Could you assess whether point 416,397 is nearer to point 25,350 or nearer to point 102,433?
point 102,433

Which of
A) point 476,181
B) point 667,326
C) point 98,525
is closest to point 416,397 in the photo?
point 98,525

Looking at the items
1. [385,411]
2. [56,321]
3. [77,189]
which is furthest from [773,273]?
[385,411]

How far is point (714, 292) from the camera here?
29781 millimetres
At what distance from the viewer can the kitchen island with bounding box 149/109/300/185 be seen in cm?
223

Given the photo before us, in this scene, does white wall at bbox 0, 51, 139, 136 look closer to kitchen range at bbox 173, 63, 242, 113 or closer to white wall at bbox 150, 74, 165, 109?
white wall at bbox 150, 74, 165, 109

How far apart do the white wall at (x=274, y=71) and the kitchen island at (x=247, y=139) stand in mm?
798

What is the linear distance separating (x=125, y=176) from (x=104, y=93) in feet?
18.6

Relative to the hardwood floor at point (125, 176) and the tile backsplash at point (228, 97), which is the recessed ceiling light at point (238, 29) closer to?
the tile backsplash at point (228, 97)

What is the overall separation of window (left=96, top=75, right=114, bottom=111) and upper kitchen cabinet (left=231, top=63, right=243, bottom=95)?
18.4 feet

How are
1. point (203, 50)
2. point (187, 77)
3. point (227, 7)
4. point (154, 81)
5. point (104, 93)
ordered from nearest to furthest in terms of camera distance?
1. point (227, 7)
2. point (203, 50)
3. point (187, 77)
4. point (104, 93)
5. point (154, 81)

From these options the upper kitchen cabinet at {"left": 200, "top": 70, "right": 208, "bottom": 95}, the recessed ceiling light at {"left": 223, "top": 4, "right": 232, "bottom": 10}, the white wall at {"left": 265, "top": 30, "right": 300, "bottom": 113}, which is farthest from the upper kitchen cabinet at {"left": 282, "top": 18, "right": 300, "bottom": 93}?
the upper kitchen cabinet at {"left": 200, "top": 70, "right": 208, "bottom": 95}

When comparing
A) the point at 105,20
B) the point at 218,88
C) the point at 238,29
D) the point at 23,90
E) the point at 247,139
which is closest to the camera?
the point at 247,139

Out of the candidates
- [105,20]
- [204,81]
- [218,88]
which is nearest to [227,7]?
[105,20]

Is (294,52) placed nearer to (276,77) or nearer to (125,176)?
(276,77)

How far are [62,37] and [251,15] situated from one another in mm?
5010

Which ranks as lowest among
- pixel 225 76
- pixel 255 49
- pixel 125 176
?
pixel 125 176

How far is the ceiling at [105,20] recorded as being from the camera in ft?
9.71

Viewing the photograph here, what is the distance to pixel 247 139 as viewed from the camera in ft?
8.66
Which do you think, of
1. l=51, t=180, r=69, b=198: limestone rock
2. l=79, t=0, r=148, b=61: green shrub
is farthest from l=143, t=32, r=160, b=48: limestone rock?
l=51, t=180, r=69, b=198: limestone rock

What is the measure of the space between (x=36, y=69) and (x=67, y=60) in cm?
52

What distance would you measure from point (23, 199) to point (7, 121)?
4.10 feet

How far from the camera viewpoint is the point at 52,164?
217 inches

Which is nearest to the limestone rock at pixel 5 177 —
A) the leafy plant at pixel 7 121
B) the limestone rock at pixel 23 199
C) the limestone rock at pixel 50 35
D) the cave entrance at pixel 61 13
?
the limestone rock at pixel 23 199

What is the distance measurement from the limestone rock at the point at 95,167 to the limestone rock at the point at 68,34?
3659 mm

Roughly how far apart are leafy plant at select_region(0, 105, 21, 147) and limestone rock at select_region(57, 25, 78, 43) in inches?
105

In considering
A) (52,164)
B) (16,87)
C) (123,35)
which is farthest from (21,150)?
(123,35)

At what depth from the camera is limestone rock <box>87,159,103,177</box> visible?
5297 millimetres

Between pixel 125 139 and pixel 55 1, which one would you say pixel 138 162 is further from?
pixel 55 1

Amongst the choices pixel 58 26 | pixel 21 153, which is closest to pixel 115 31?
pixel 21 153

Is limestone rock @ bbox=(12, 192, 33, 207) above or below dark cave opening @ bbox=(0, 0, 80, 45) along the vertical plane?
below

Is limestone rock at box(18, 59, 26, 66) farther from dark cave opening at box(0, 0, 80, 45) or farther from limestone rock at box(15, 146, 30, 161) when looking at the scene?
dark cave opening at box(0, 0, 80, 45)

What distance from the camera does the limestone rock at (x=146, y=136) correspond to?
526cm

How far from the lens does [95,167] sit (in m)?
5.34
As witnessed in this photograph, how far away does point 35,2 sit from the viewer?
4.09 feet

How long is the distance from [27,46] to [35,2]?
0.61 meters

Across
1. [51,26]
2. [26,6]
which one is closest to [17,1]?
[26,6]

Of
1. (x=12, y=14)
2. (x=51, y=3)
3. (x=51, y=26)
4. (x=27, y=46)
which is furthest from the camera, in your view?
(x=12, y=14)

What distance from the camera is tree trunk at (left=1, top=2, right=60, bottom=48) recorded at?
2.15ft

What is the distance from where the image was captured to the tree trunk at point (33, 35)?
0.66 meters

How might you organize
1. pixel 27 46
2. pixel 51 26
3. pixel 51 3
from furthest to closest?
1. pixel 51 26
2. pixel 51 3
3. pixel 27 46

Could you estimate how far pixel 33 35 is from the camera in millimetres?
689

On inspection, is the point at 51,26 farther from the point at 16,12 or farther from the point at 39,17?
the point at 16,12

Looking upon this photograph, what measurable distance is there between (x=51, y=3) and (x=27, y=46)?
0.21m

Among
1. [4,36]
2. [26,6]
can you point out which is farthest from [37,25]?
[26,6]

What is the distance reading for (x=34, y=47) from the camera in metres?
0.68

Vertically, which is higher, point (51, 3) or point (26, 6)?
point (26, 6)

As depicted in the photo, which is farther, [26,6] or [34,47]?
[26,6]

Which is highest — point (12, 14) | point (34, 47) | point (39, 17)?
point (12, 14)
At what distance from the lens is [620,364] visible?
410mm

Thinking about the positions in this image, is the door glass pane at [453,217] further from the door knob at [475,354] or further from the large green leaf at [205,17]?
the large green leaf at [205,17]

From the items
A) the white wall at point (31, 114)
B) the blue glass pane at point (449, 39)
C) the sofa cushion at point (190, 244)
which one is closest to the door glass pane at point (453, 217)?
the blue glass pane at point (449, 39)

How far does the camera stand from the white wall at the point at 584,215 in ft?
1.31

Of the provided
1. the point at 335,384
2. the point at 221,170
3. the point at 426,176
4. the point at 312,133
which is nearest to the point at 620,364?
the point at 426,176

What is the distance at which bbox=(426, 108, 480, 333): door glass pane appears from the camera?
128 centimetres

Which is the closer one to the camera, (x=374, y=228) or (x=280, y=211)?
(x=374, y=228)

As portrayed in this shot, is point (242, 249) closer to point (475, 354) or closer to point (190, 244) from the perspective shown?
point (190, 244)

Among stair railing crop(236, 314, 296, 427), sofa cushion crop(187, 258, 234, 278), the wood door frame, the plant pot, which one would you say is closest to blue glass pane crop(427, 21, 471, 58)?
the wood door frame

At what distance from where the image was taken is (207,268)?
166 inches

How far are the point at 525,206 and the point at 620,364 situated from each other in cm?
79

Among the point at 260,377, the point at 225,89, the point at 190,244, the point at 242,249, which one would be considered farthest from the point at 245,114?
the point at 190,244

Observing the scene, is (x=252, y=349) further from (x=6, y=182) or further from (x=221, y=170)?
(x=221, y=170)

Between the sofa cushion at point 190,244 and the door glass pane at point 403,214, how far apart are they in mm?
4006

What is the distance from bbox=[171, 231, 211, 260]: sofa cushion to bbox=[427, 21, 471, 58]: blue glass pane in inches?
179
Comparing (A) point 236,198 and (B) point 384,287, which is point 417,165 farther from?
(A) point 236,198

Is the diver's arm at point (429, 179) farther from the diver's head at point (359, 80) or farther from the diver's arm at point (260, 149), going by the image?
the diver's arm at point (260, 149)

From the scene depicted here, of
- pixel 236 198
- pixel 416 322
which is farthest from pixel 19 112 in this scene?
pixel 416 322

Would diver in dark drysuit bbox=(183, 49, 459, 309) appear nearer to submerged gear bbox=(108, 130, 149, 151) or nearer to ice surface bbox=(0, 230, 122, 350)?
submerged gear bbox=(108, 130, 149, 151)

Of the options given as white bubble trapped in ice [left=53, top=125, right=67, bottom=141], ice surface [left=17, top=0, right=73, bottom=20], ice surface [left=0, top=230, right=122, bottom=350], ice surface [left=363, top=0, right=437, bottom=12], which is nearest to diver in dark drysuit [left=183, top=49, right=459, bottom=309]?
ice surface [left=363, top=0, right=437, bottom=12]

= = = =

• _TASK STATEMENT_
Write the lines out exactly, from the one with "At what distance from where" down to the last line of the listing, and leave out all others.

• _OUTPUT FOR THIS EXERCISE_
At what distance from where the image was taken is (207,268)?
166 inches

How far are the point at 525,206 and the point at 620,364 situated from each other in cm?
79

Among the point at 260,377, the point at 225,89, the point at 190,244, the point at 242,249, which one would be considered farthest from the point at 245,114?
the point at 190,244

Observing the scene, is (x=252, y=349) further from (x=6, y=182) or further from (x=221, y=170)?
(x=221, y=170)

Between the sofa cushion at point 190,244 and the door glass pane at point 403,214, how far apart are they in mm?
4006

What is the distance from bbox=[171, 231, 211, 260]: sofa cushion to bbox=[427, 21, 471, 58]: blue glass pane in inches?
179
Comparing (A) point 236,198 and (B) point 384,287, which is point 417,165 farther from?
(A) point 236,198

Is the diver's arm at point (429, 179) farther from the diver's head at point (359, 80) or farther from the diver's arm at point (260, 149), going by the image?
the diver's arm at point (260, 149)

From the scene depicted here, of
- pixel 236 198
- pixel 416 322
which is farthest from pixel 19 112 in this scene?
pixel 416 322

Would diver in dark drysuit bbox=(183, 49, 459, 309) appear nearer to submerged gear bbox=(108, 130, 149, 151) or nearer to ice surface bbox=(0, 230, 122, 350)?
submerged gear bbox=(108, 130, 149, 151)

Of the options given as white bubble trapped in ice [left=53, top=125, right=67, bottom=141], ice surface [left=17, top=0, right=73, bottom=20], ice surface [left=0, top=230, right=122, bottom=350], ice surface [left=363, top=0, right=437, bottom=12], which is nearest to diver in dark drysuit [left=183, top=49, right=459, bottom=309]?
ice surface [left=363, top=0, right=437, bottom=12]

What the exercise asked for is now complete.